Search code examples
pythondataframecsvdata-analysis

How to save a multidimensional list as a file, when the file has inhomogeneous part


My data shape is as follows:

[0][0] = Variable 0, yearly values (an array of 20 numbers)  
[0][1] = Variable 0, yearly error values (an array of 20 numbers)  
[0][2] = Variable 0, name of the variable 0 (a string)
[11][1] = Variable 11, yearly error values 
etc.` 

There are total of 50 variables.

It was constructed like this from an original csv data frame, where variable values and errors were mixed:

a = []    
b = []  
b.append(Data[Data.column[1]) #the values for each variable 
b.append(Data[Data.column[2]) #error value is the value after the actual value in my data 
b.append("Data of y by person x) 
a.append(b)   
b = [] #emptying the list b, proceeding to the next variable to add to the list  
b.append(Data[Data.column[3]) ...  
a.append(b)   
b = []  

And so on.
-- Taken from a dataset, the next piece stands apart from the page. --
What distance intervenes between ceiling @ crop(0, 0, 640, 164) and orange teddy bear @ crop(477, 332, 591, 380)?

I wanted to create a new data set where I can examine each variable by inserting a number matching the variable. This made plotting and analyzing the data much easier.
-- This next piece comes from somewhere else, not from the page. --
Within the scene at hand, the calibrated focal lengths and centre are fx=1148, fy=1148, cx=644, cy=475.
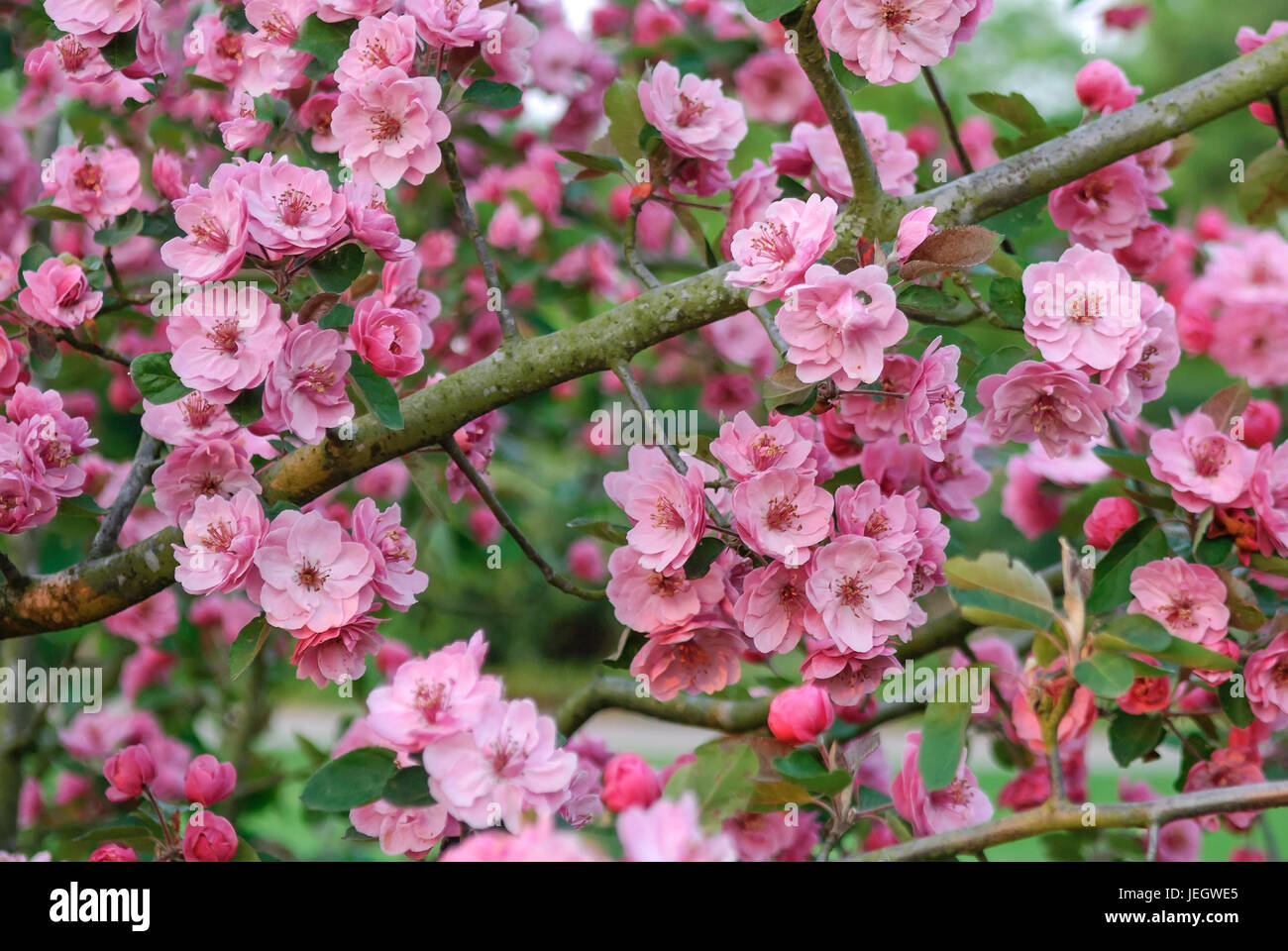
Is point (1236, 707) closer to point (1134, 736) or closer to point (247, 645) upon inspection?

I have tried the following methods:

np.savetxt("myfile.csv", a)
np.savetxt("myfile.txt", a)
a.tofile('myfile.csv', sep = ',')

With no luck. I get the error of "ValueError: setting an array element with a sequence. The requested array has an inhomogeneous shape after 2 dimensions. The detected shape was (67, 3) + inhomogeneous part".
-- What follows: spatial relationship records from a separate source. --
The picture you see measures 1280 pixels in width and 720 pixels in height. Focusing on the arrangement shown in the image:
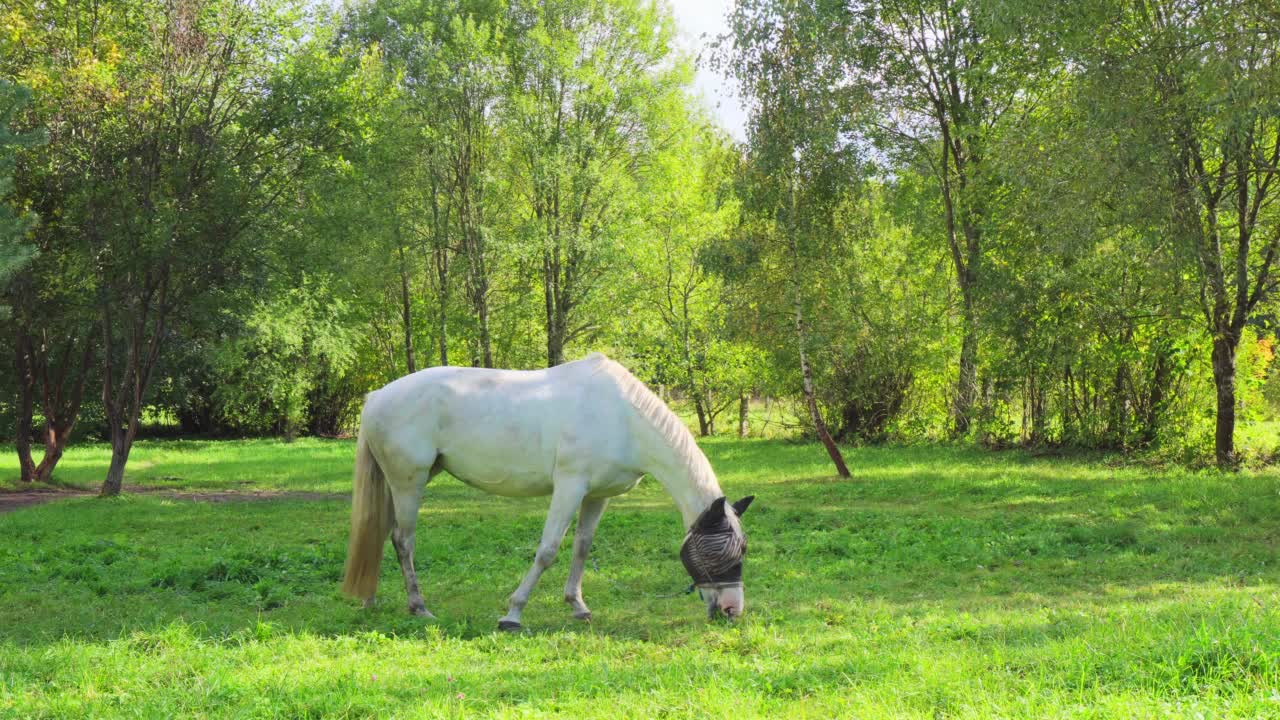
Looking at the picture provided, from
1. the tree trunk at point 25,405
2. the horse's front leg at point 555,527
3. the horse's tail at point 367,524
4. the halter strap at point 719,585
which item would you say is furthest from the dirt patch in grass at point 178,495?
the halter strap at point 719,585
My list does everything I want it to do when handling the data. Only problem is saving it. It would be nice to open the file directly, without the need to run through the entire "file construction" code.


Solution

  • Pickle suggested by @rockhard4hu did the trick! Posting the answer if someone else happens to Google and ends up here:

    import pickle
    with open('filename.pickle', 'wb') as handle:
        pickle.dump(a, handle, protocol=pickle.HIGHEST_PROTOCOL)
    

    And then I simply open the file in another place:

    import pickle
    with open('filename.pickle', 'rb') as handle:
        b = pickle.load(handle)
    

    And then b == a and I can do all I need with the data!